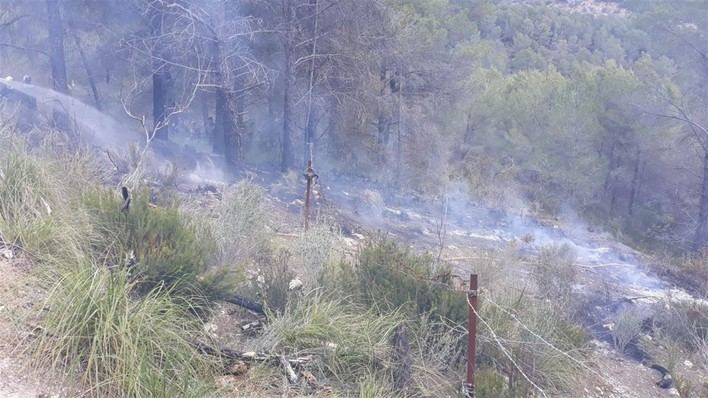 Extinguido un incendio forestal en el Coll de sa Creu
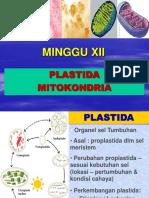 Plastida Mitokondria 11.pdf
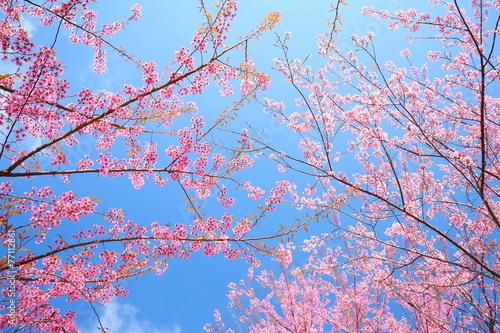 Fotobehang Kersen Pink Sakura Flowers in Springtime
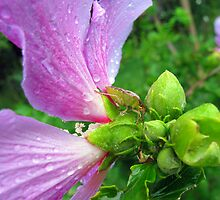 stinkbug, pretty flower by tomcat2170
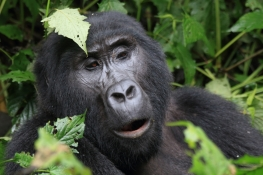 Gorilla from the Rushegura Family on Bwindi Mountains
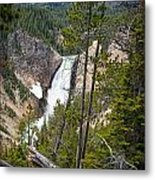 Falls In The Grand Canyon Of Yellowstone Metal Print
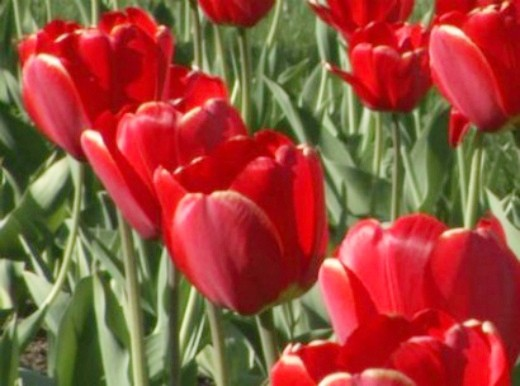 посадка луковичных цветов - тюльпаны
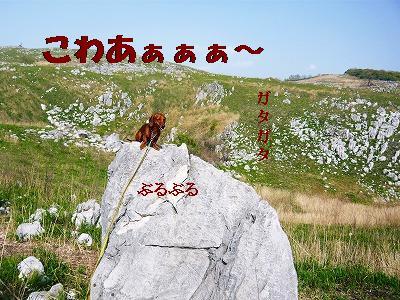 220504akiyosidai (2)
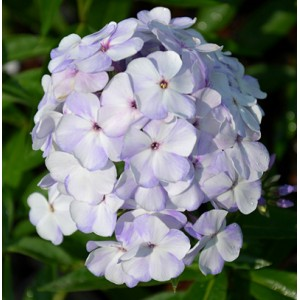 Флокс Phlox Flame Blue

#####

**WHAT IS BEING ASKED**
Transcribe exactly the lines above, running from the one that contains "stinkbug, pretty flower by tomcat2170" through the final line of the listing, and skip every picture.

**ANSWER TO THE EXERCISE**
 stinkbug, pretty flower by tomcat2170
 Gorilla from the Rushegura Family on Bwindi Mountains
 Falls In The Grand Canyon Of Yellowstone Metal Print
 посадка луковичных цветов - тюльпаны
 220504akiyosidai (2)
 Флокс Phlox Flame Blue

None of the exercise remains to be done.